THE EXERCISE:
Transcribe exactly the stretch of lines beginning at the one containing "Based on the image, which of" and closing with the last line of the entries below. Omit images.
**** DATASET CONTENT ****
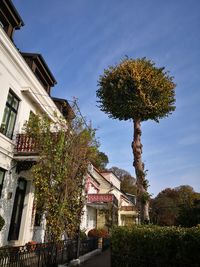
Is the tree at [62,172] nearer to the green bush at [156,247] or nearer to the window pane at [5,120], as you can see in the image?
the window pane at [5,120]

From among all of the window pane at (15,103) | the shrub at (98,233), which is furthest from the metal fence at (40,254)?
the shrub at (98,233)

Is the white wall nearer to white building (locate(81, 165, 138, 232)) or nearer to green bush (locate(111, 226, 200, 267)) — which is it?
white building (locate(81, 165, 138, 232))

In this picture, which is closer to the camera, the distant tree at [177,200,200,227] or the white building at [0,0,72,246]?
the white building at [0,0,72,246]

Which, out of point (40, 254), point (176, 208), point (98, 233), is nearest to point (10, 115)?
point (40, 254)

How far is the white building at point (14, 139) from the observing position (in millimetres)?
11914

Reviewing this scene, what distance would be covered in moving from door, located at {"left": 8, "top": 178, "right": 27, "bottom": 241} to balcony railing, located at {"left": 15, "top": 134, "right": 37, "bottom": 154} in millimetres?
1672

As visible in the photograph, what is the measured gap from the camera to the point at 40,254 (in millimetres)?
8555

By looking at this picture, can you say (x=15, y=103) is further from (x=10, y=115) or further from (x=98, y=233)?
(x=98, y=233)

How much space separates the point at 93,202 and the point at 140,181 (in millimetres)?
10830

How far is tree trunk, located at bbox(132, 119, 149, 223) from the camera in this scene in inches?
575

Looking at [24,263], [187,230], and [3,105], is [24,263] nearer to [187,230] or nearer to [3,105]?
[187,230]

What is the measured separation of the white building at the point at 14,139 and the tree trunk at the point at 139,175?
5725 mm

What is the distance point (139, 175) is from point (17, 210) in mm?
6880

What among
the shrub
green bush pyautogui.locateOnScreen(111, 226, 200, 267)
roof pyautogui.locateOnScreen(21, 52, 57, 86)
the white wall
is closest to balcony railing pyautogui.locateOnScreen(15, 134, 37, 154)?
the white wall
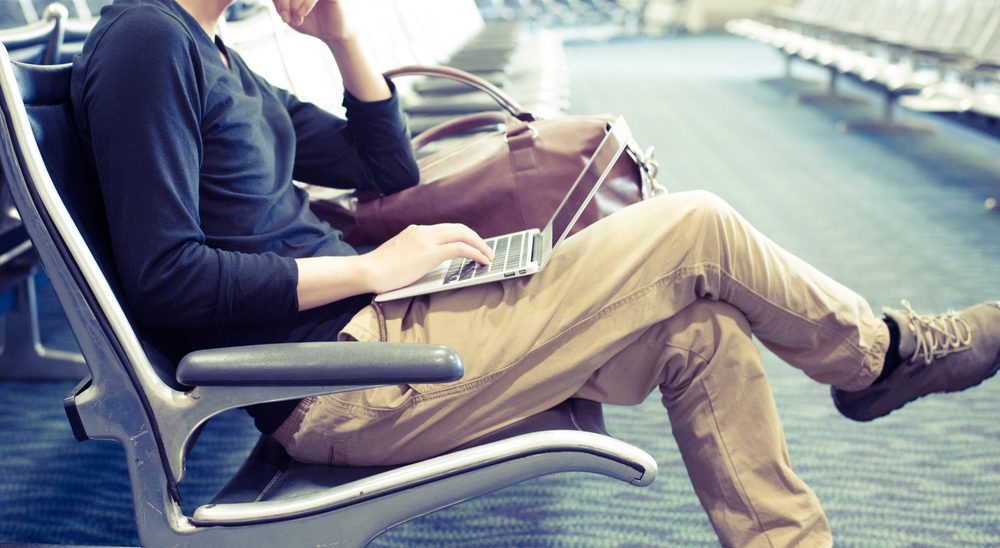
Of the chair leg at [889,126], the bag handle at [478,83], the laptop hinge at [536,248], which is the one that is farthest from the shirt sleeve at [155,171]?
the chair leg at [889,126]

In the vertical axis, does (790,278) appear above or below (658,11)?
above

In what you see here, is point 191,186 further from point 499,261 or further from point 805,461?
point 805,461

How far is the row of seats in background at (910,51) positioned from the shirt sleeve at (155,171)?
10.9 feet

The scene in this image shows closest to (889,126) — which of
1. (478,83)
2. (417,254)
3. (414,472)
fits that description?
(478,83)

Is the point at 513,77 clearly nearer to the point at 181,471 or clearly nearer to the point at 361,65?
the point at 361,65

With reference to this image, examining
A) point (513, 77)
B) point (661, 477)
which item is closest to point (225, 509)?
point (661, 477)

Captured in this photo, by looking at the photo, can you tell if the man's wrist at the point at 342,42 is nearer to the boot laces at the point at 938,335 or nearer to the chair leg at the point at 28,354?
the boot laces at the point at 938,335

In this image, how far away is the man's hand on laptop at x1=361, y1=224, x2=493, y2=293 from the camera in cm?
106

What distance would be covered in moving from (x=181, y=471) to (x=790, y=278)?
0.75 m

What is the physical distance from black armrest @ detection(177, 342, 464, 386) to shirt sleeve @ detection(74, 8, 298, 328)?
0.13m

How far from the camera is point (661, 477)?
1690 mm

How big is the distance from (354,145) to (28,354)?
4.11 ft

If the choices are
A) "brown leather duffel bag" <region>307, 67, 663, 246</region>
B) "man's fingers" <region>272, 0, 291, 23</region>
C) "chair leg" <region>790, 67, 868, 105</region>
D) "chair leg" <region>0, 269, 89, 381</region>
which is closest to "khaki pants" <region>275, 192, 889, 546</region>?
"brown leather duffel bag" <region>307, 67, 663, 246</region>

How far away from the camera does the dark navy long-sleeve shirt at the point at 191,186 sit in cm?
88
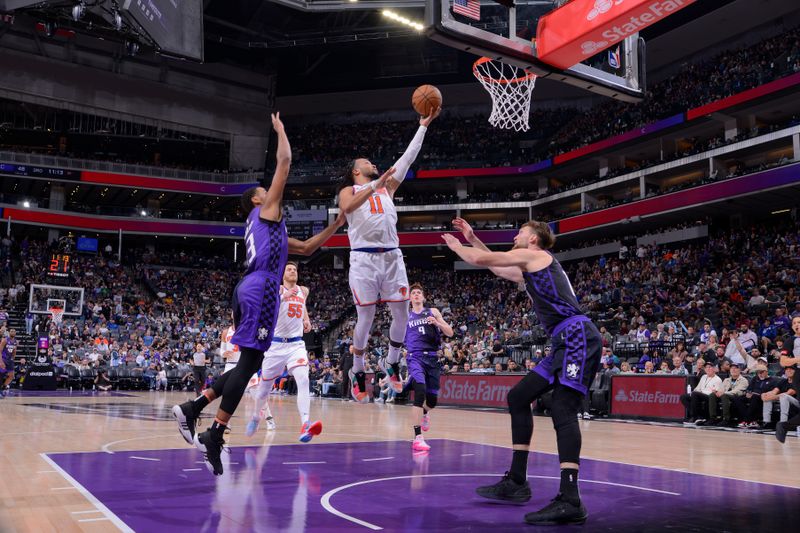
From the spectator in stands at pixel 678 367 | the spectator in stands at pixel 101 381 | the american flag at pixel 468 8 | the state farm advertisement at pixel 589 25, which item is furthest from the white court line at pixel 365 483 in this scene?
the spectator in stands at pixel 101 381

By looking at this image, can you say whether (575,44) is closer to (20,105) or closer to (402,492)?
(402,492)

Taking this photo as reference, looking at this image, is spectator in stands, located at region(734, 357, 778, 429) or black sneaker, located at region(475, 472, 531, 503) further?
spectator in stands, located at region(734, 357, 778, 429)

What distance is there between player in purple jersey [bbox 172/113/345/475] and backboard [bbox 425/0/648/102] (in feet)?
10.3

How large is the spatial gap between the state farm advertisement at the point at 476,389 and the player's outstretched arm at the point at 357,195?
12.1 m

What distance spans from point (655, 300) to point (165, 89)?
118 ft

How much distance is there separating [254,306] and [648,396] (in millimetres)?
12337

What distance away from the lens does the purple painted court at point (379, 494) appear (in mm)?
4660

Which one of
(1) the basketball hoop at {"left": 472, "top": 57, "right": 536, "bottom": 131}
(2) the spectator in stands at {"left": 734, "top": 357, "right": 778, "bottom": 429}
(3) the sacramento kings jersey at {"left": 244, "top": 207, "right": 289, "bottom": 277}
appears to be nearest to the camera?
(3) the sacramento kings jersey at {"left": 244, "top": 207, "right": 289, "bottom": 277}

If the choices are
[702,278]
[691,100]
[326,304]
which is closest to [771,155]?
[691,100]

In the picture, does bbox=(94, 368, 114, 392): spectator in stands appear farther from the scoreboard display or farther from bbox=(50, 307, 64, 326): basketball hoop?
the scoreboard display

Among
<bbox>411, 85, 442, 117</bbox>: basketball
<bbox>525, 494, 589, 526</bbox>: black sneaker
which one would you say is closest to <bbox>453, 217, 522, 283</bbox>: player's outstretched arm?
<bbox>411, 85, 442, 117</bbox>: basketball

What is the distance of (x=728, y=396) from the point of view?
13758 millimetres

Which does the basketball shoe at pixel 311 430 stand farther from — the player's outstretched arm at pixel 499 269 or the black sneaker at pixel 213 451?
the player's outstretched arm at pixel 499 269

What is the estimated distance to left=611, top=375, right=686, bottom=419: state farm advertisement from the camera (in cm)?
1501
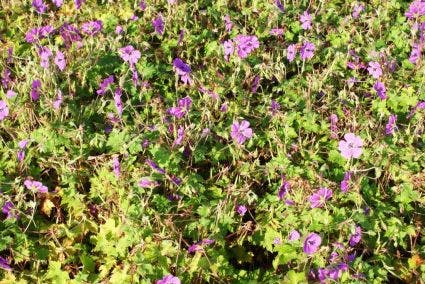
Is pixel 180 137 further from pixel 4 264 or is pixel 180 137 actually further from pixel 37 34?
pixel 37 34

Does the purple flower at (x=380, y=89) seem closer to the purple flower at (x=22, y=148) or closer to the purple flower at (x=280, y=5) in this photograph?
the purple flower at (x=280, y=5)

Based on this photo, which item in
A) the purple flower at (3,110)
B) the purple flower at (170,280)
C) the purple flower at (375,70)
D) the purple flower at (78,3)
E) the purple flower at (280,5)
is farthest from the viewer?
the purple flower at (280,5)

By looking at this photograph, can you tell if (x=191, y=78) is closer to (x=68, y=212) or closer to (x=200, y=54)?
(x=200, y=54)

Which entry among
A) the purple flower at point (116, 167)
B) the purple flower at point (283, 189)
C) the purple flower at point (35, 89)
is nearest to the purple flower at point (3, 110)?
the purple flower at point (35, 89)

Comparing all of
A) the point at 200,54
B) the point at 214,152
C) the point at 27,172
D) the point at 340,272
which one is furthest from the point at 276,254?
the point at 200,54

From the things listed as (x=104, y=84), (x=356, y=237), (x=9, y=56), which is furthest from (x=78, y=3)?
(x=356, y=237)

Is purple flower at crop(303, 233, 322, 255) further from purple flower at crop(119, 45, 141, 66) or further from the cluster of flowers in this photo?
purple flower at crop(119, 45, 141, 66)
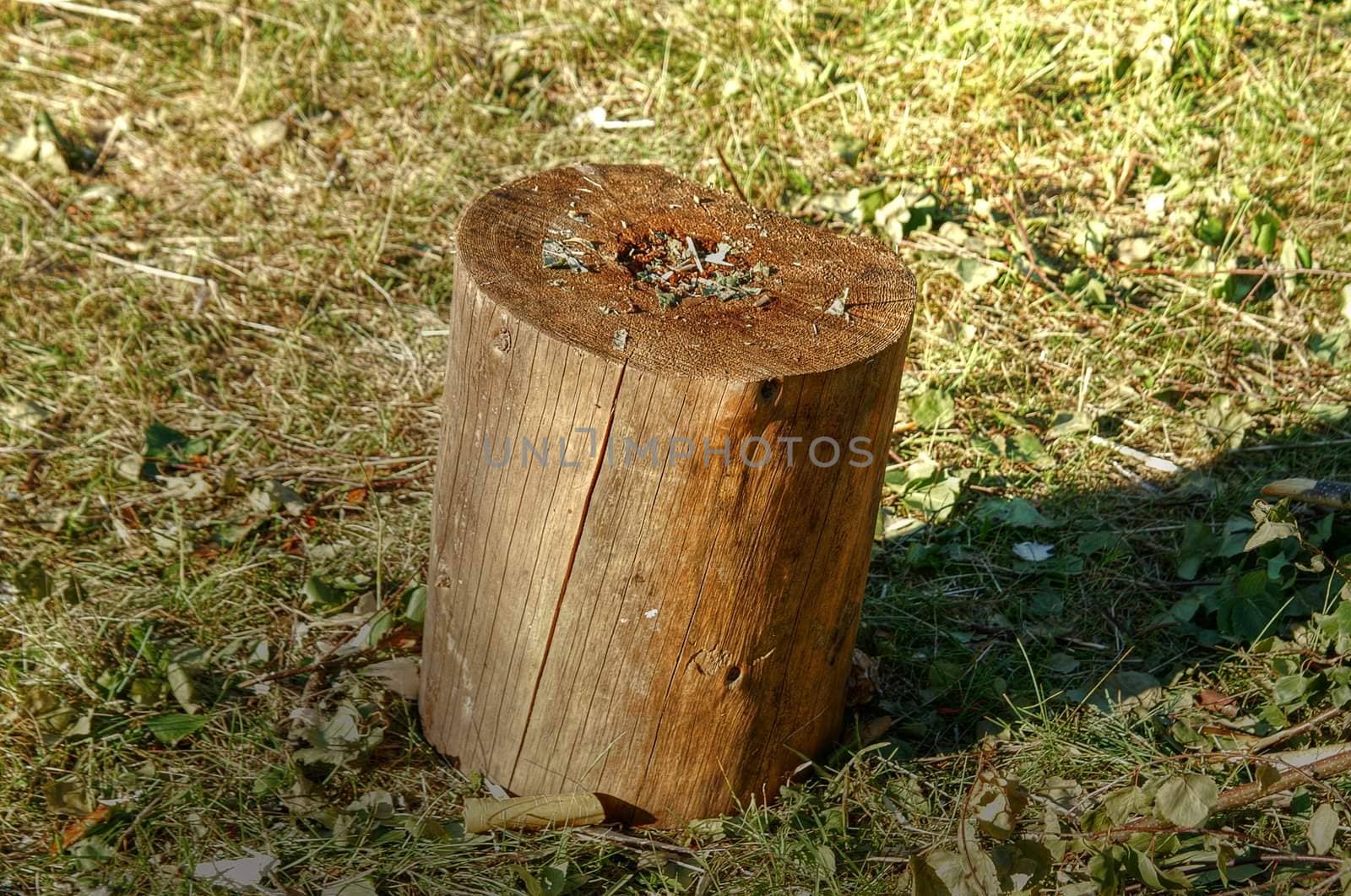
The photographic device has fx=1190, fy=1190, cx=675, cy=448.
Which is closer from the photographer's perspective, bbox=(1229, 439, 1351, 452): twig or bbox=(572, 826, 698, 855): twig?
bbox=(572, 826, 698, 855): twig

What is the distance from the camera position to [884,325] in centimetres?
200

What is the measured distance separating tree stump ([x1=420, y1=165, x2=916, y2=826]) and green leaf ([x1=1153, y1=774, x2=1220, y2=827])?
609 mm

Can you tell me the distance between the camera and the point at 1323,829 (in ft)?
6.40

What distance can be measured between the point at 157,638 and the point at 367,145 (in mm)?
2322

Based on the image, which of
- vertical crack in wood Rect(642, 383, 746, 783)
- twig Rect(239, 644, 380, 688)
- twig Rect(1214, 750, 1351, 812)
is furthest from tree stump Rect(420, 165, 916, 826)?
twig Rect(1214, 750, 1351, 812)

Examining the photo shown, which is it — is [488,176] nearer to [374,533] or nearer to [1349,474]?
[374,533]

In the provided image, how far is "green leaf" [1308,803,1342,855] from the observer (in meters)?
1.94

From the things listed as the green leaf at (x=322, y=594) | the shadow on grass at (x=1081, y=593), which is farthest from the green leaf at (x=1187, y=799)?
the green leaf at (x=322, y=594)

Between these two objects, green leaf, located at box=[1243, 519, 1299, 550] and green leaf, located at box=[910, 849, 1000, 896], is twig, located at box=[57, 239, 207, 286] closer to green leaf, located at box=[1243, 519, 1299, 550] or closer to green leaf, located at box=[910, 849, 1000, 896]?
green leaf, located at box=[910, 849, 1000, 896]

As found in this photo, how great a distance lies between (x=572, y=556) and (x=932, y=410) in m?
1.66

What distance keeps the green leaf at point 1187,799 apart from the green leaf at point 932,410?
150cm

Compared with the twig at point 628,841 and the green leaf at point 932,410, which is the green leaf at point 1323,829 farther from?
the green leaf at point 932,410

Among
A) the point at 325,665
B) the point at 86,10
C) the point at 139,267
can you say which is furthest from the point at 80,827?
the point at 86,10

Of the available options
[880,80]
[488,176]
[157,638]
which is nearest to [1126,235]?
[880,80]
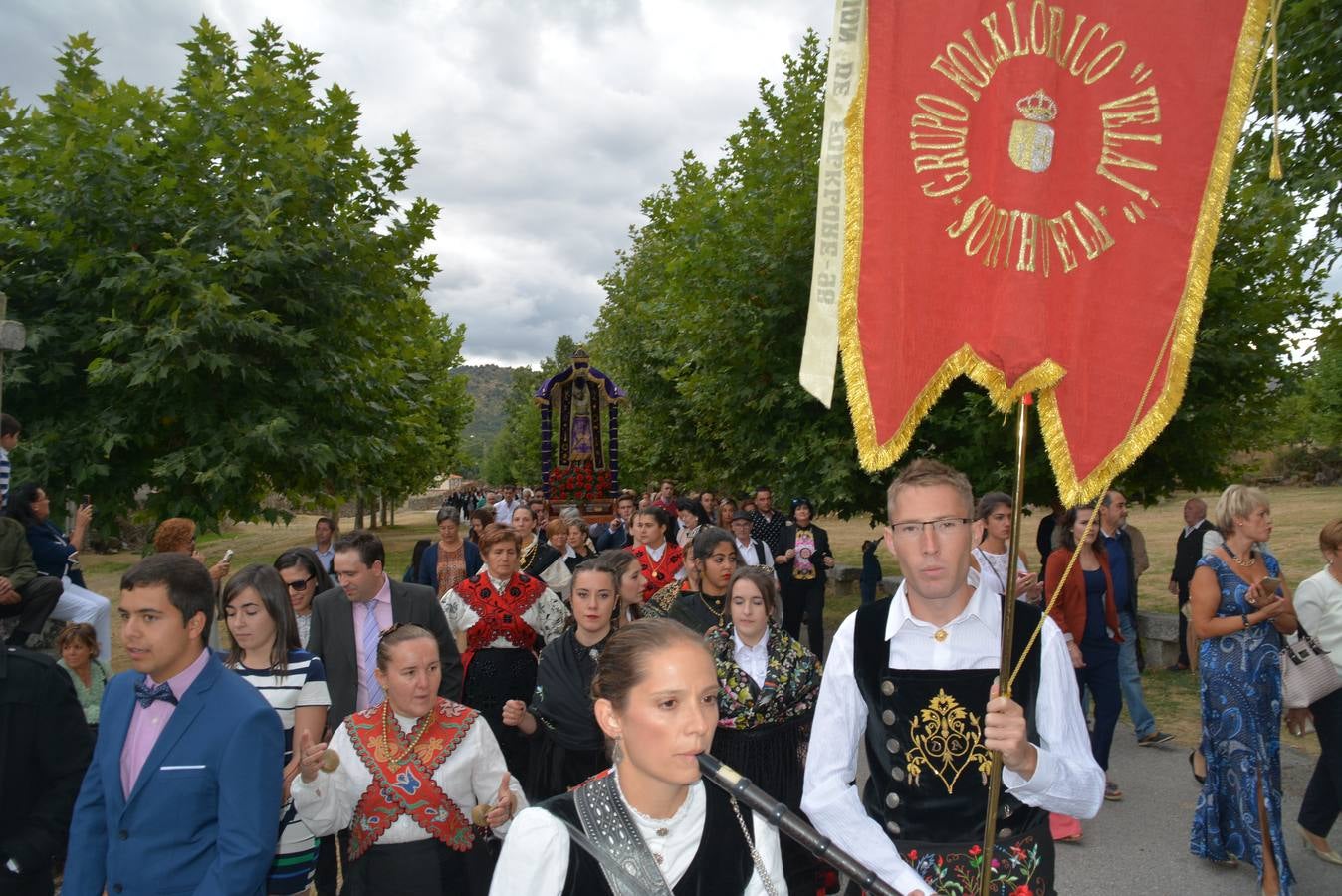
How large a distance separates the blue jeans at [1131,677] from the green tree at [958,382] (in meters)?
****
WRITTEN RESPONSE:
Based on the image, which of
- vertical crack in wood Rect(642, 383, 746, 783)
- twig Rect(239, 644, 380, 688)
- twig Rect(1214, 750, 1351, 812)
is furthest from tree stump Rect(420, 165, 916, 826)?
twig Rect(1214, 750, 1351, 812)

Examining the photo shown, which is it — is [488,176] nearer to [374,533] or nearer to [1349,474]?
[374,533]

In the provided image, how far is "green leaf" [1308,803,1342,855] from the observer (in meters)?
1.94

From the things listed as the green leaf at (x=322, y=594) | the shadow on grass at (x=1081, y=593), which is farthest from the green leaf at (x=1187, y=799)?
the green leaf at (x=322, y=594)

Between these two objects, green leaf, located at box=[1243, 519, 1299, 550] and green leaf, located at box=[910, 849, 1000, 896], is twig, located at box=[57, 239, 207, 286] closer to green leaf, located at box=[1243, 519, 1299, 550] or closer to green leaf, located at box=[910, 849, 1000, 896]?
green leaf, located at box=[910, 849, 1000, 896]

As found in this photo, how great a distance lies between (x=572, y=556) and (x=932, y=410) in m?
1.66

What distance keeps the green leaf at point 1187,799 apart from the green leaf at point 932,410?
150cm

Compared with the twig at point 628,841 and the green leaf at point 932,410, which is the green leaf at point 1323,829 farther from?
the green leaf at point 932,410

Among
A) the point at 325,665
B) the point at 86,10
C) the point at 139,267
can you say which is furthest from the point at 80,827?
the point at 86,10

Of the available options
[880,80]
[488,176]
[157,638]
which is nearest to [1126,235]?
[880,80]
How large a distance separates the blue jeans at [1131,677] from the green tree at [958,382] (in meters)?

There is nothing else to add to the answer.